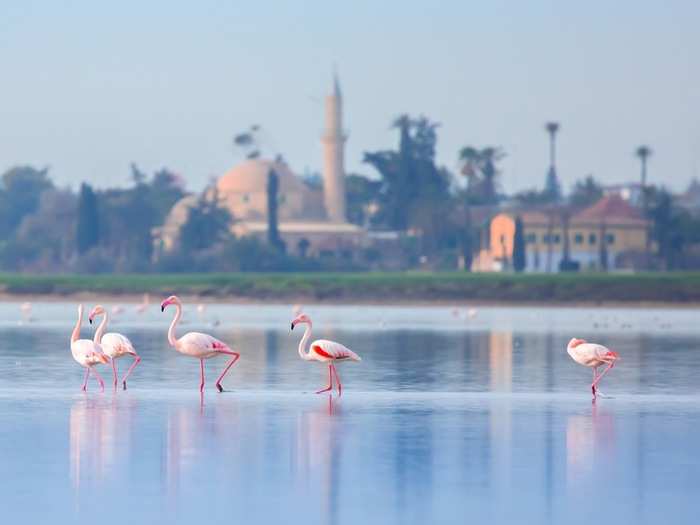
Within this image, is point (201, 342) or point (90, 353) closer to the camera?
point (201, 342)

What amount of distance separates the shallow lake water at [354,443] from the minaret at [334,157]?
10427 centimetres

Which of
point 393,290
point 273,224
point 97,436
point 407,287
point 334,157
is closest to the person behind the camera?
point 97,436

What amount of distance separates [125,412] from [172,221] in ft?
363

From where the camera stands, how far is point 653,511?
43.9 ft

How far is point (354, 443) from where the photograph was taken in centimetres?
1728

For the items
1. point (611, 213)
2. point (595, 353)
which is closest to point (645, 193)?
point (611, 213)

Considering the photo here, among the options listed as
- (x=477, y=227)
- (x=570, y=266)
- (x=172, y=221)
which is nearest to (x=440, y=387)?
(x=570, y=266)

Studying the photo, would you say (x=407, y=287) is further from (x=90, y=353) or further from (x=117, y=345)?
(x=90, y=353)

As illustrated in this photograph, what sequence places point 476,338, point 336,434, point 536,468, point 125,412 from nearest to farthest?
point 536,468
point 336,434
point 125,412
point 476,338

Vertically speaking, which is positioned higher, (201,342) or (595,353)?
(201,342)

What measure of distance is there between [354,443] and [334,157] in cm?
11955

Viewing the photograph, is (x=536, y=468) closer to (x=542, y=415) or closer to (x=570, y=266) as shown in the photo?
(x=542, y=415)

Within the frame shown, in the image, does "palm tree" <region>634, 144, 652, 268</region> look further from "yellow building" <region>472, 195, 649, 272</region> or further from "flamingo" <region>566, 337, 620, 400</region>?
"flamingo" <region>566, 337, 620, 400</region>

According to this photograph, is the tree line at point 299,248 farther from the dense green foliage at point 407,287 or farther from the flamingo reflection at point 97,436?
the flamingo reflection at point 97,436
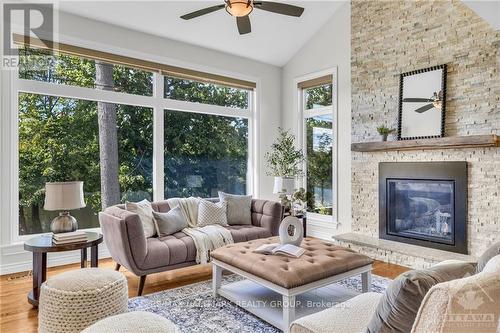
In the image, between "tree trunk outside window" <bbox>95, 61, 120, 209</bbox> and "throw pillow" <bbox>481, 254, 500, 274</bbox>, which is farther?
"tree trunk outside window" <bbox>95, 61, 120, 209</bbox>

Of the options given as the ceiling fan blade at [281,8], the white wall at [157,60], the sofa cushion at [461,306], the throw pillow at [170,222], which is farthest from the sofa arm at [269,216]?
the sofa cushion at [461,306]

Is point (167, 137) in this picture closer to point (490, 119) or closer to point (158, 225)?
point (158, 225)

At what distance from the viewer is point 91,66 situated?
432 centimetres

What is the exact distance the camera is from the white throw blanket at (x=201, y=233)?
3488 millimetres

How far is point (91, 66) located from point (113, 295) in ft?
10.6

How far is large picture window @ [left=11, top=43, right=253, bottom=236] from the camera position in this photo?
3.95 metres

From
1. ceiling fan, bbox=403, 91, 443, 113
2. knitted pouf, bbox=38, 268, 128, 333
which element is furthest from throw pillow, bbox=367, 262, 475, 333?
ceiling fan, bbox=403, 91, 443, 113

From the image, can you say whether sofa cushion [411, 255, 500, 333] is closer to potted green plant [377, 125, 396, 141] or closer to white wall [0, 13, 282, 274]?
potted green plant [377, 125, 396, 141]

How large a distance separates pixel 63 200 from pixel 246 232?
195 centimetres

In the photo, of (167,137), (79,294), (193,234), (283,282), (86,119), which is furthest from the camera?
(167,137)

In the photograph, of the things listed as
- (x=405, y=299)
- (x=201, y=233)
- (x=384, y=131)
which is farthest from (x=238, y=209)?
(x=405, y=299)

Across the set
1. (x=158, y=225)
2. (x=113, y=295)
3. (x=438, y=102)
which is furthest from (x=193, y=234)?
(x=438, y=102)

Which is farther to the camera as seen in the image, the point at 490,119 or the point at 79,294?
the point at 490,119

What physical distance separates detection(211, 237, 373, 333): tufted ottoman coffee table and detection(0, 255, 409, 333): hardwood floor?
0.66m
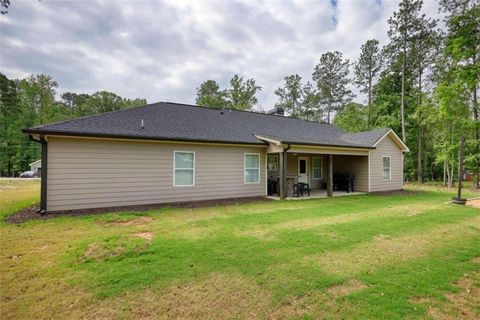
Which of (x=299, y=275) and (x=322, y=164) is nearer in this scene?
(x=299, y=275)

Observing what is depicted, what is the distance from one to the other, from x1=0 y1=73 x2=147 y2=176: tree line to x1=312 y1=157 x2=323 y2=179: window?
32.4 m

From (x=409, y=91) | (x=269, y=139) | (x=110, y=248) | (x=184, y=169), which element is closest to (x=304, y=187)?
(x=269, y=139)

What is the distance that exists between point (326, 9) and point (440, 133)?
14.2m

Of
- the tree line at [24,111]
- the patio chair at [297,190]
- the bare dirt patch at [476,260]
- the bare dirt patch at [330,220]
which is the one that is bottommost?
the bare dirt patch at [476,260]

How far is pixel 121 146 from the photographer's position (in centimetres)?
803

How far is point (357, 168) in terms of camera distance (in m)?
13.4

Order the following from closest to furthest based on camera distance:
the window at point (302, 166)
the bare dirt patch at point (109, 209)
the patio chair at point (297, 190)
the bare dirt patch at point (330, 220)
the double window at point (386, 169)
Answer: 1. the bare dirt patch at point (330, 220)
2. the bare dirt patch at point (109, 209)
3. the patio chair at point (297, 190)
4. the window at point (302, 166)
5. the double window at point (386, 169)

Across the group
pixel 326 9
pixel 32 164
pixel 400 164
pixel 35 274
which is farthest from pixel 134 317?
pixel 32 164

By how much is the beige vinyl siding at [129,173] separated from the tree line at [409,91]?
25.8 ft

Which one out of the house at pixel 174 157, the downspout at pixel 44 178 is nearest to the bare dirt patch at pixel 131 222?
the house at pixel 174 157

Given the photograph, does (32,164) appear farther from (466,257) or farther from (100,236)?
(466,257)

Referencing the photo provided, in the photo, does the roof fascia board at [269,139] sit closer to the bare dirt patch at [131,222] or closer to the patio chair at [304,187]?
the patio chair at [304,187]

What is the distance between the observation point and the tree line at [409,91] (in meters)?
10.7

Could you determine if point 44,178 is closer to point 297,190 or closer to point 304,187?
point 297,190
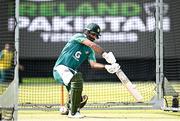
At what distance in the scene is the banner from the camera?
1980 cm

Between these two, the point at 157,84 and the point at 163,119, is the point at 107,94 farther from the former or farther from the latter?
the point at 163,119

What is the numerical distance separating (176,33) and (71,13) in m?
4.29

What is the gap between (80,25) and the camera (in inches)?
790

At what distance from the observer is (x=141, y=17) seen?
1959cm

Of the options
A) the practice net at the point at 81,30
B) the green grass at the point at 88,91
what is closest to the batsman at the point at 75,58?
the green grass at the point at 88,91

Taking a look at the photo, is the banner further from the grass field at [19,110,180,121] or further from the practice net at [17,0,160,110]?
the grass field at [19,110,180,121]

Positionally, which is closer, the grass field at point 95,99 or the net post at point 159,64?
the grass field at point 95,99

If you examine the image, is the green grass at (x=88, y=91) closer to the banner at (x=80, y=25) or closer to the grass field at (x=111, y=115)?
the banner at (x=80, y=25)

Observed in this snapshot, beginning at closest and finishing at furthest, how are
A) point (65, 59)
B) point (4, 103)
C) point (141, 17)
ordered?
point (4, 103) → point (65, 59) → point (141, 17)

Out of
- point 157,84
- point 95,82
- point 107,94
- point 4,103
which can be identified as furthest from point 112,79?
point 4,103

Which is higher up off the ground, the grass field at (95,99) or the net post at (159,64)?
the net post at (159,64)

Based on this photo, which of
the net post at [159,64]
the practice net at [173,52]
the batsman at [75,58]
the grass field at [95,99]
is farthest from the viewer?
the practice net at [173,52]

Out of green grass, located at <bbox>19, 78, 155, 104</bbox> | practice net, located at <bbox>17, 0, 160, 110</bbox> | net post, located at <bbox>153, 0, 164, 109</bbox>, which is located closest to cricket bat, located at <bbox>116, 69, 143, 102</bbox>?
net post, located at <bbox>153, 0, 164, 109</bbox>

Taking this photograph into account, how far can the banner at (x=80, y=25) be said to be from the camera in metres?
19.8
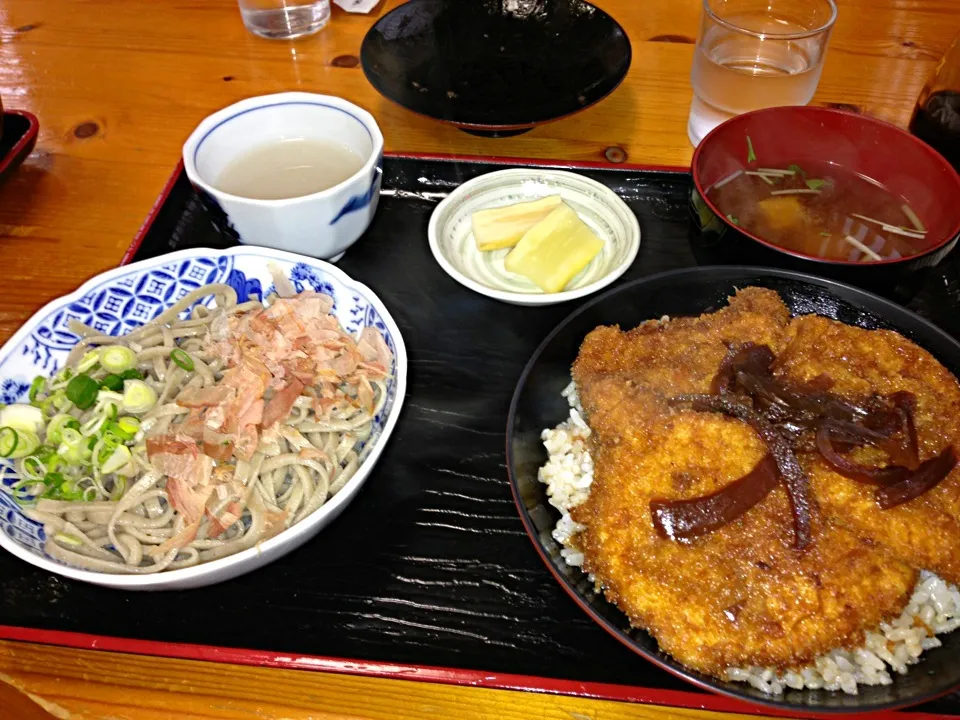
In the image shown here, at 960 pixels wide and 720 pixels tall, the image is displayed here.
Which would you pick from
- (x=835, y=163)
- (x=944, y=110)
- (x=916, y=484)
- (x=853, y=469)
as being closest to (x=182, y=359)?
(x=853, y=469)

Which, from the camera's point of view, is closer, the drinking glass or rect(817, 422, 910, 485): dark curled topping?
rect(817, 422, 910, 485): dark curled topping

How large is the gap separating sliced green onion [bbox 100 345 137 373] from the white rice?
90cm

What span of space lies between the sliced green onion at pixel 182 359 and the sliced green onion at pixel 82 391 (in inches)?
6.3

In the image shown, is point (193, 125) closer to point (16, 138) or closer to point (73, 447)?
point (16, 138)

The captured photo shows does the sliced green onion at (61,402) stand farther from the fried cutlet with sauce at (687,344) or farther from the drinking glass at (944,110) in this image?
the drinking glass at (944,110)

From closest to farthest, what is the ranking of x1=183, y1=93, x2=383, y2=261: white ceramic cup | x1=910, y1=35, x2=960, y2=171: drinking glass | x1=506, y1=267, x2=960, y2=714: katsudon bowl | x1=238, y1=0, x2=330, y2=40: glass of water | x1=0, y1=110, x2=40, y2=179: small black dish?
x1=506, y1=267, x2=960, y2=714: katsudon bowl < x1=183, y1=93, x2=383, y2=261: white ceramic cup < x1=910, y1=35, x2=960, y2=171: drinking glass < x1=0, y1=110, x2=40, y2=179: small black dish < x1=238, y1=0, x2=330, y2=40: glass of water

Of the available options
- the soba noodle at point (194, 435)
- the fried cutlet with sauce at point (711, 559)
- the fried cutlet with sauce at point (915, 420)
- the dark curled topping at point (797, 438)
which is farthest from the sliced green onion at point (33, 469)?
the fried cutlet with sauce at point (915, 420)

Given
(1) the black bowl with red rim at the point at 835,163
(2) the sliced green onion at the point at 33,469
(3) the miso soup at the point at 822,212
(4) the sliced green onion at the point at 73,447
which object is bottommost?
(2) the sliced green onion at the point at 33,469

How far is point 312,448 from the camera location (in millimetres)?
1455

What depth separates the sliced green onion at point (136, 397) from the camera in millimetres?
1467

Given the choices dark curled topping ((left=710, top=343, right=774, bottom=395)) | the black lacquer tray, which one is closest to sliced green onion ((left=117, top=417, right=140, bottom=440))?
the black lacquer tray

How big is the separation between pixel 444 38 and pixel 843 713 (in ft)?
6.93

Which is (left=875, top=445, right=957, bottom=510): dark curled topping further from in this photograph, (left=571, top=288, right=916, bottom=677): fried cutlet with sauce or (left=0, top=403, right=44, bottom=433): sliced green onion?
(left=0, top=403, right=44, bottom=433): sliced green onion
- - - - - - -
# WRITTEN EXERCISE:
Output only the lines running from the line with "In the image shown, is" through the final line of the data, inclusive.

# WRITTEN REPLY:
In the image shown, is point (193, 125) closer to point (16, 138) or closer to point (73, 447)?
point (16, 138)

The captured photo shows does the sliced green onion at (61,402) stand farther from the fried cutlet with sauce at (687,344) or farther from the drinking glass at (944,110) in this image?
the drinking glass at (944,110)

From closest to farthest, what is the ranking of x1=183, y1=93, x2=383, y2=261: white ceramic cup | x1=910, y1=35, x2=960, y2=171: drinking glass | x1=506, y1=267, x2=960, y2=714: katsudon bowl | x1=238, y1=0, x2=330, y2=40: glass of water | x1=0, y1=110, x2=40, y2=179: small black dish?
x1=506, y1=267, x2=960, y2=714: katsudon bowl < x1=183, y1=93, x2=383, y2=261: white ceramic cup < x1=910, y1=35, x2=960, y2=171: drinking glass < x1=0, y1=110, x2=40, y2=179: small black dish < x1=238, y1=0, x2=330, y2=40: glass of water

Of the available options
- the soba noodle at point (194, 435)
- the fried cutlet with sauce at point (711, 559)
- the fried cutlet with sauce at point (915, 420)
- the dark curled topping at point (797, 438)
which is farthest from the sliced green onion at point (33, 469)?
the fried cutlet with sauce at point (915, 420)

Given
(1) the black bowl with red rim at the point at 835,163
(2) the sliced green onion at the point at 33,469
(3) the miso soup at the point at 822,212
(4) the sliced green onion at the point at 73,447
which object is bottommost?
(2) the sliced green onion at the point at 33,469

How far is point 312,448 from the camera location (in millimetres)?
1455

What depth separates the sliced green onion at point (136, 397) from the camera in millimetres?
1467

Given the choices dark curled topping ((left=710, top=343, right=774, bottom=395)) | the black lacquer tray, which one is closest to sliced green onion ((left=117, top=417, right=140, bottom=440))?
the black lacquer tray

How big is the separation between pixel 444 38 and pixel 843 713 (in ft)?
6.93

Which is (left=875, top=445, right=957, bottom=510): dark curled topping further from in this photograph, (left=571, top=288, right=916, bottom=677): fried cutlet with sauce or (left=0, top=403, right=44, bottom=433): sliced green onion?
(left=0, top=403, right=44, bottom=433): sliced green onion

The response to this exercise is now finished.